(Extracted page text data)
******

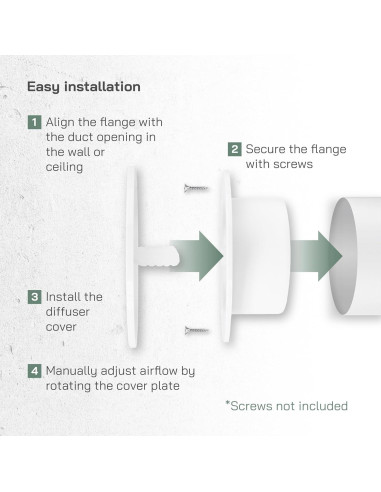 Easy installation

1 Align the flange with the duct opening in the wall or ceiling

2 Secure the flange with screws

3 Install the diffuser cover

4 Manually adjust airflow by rotating the cover plate

*Screws not included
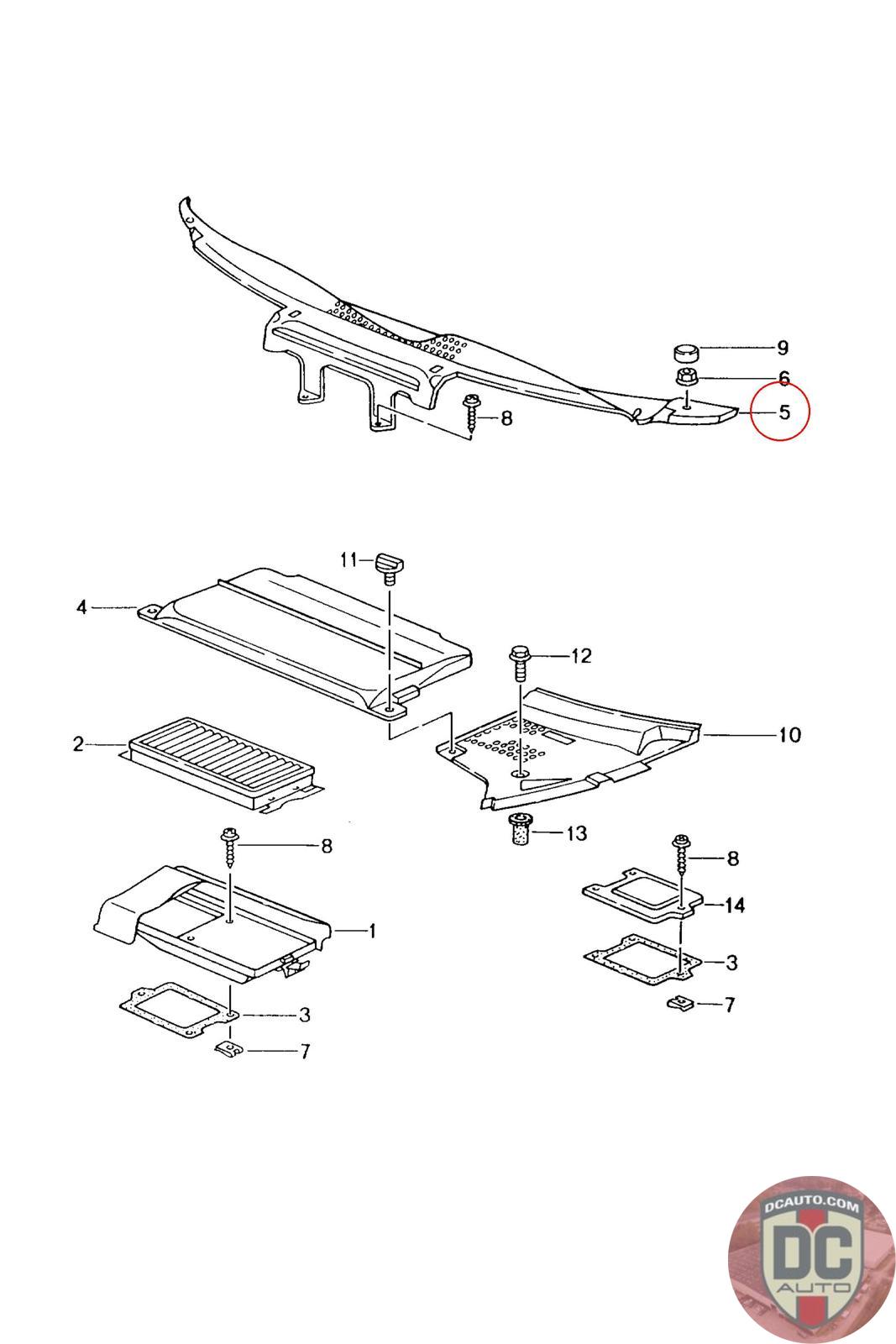 9
6
5
8
11
4
12
10
2
13
8
8
14
1
3
3
7
7
DCAUTO.COM
DC
AUTO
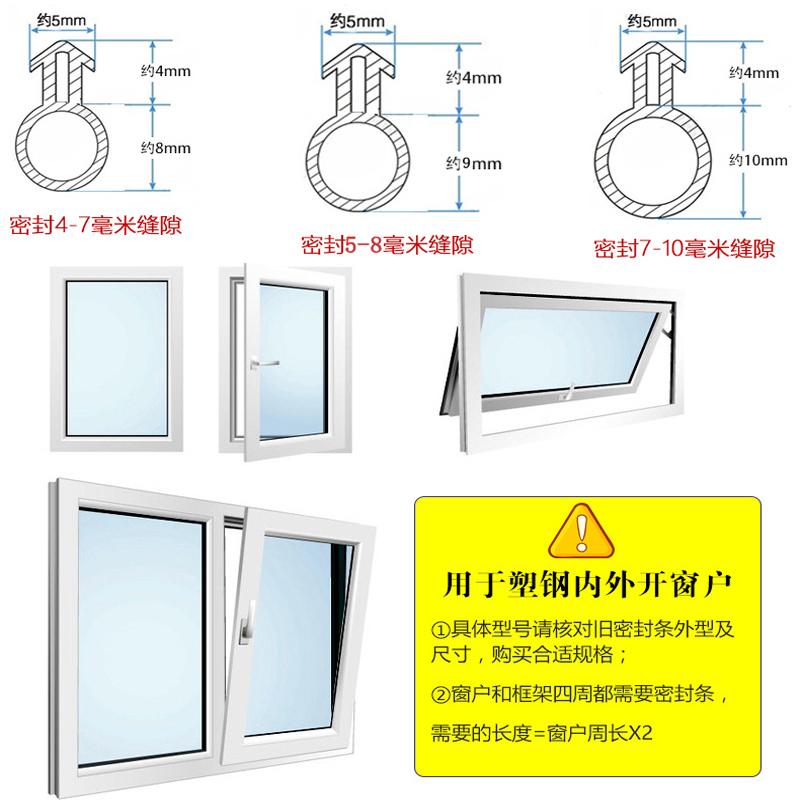 约5mm
约4mm
约8mm
密封4-7毫米缝隙

约5mm
约4mm
约9mm
密封5-8毫米缝隙

约5mm
约4mm
约10mm
密封7-10毫米缝隙

用于塑钢内外开窗户

①具体型号请核对旧密封条外型及尺寸，购买合适规格；

②窗户和框架四周都需要密封条，

需要的长度=窗户周长X2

******

### Required action
Transcribe all data precisely. Pictures are not copied.

### Answer space
 Easy installation

1 Align the flange with the duct opening in the wall or ceiling

2 Secure the flange with screws

3 Install the diffuser cover

4 Manually adjust airflow by rotating the cover plate

*Screws not included
 9
6
5
8
11
4
12
10
2
13
8
8
14
1
3
3
7
7
DCAUTO.COM
DC
AUTO
 约5mm
约4mm
约8mm
密封4-7毫米缝隙

约5mm
约4mm
约9mm
密封5-8毫米缝隙

约5mm
约4mm
约10mm
密封7-10毫米缝隙

用于塑钢内外开窗户

①具体型号请核对旧密封条外型及尺寸，购买合适规格；

②窗户和框架四周都需要密封条，

需要的长度=窗户周长X2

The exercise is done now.